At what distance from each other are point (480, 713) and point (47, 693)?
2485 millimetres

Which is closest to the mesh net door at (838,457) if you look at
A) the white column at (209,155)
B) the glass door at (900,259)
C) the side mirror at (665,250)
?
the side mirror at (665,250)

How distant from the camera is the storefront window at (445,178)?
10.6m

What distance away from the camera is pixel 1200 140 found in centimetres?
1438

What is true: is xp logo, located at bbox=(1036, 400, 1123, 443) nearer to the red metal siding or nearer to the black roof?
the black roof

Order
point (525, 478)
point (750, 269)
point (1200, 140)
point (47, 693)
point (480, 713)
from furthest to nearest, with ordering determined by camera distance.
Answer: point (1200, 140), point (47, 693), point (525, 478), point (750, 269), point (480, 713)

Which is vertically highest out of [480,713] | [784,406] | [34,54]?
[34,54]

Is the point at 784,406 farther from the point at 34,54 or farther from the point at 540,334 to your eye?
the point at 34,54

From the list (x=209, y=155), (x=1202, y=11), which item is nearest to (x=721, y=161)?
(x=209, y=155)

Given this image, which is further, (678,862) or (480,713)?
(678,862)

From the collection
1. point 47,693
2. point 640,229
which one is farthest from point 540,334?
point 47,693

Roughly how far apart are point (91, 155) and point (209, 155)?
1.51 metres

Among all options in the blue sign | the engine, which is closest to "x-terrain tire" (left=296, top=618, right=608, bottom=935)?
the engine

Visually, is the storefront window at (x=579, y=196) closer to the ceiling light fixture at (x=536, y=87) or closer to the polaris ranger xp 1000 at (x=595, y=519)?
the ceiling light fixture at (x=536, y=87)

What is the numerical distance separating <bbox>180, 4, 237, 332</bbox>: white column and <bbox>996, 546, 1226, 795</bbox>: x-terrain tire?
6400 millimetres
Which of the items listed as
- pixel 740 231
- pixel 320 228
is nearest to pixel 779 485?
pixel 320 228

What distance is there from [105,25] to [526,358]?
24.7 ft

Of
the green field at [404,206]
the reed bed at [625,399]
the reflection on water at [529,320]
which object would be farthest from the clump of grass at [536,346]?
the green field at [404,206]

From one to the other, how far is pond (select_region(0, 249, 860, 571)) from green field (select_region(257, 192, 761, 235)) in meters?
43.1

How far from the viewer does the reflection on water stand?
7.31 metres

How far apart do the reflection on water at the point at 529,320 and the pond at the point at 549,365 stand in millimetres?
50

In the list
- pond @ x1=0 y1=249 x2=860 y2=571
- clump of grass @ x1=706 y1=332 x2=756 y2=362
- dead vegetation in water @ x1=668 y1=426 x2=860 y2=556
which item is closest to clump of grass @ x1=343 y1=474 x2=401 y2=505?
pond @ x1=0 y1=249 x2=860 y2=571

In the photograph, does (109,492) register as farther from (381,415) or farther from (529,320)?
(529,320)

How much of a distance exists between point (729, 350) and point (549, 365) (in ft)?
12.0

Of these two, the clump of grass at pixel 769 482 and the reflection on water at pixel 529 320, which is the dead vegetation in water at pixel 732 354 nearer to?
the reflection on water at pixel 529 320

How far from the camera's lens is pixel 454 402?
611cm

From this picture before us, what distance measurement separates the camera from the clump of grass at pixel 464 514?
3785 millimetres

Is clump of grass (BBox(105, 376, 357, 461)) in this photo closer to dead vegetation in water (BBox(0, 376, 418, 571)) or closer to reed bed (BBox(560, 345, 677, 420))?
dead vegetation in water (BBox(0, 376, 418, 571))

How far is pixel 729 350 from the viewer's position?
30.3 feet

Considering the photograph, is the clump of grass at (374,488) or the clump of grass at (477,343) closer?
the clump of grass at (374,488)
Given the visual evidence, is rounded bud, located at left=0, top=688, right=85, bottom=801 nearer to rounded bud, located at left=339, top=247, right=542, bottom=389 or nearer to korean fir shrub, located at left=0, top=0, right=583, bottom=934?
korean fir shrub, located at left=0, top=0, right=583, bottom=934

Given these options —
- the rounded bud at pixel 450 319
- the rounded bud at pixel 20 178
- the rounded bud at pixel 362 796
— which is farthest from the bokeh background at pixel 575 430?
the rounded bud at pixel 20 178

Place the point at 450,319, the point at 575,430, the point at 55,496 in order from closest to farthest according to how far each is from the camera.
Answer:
——
=== Directions ===
Write out word for word the lines of the listing above, starting at the line that contains "Place the point" and ending at the last line of the listing.

=== Written response ===
Place the point at 450,319, the point at 575,430, the point at 55,496 in order from closest to farthest according to how far each is from the camera.
Answer:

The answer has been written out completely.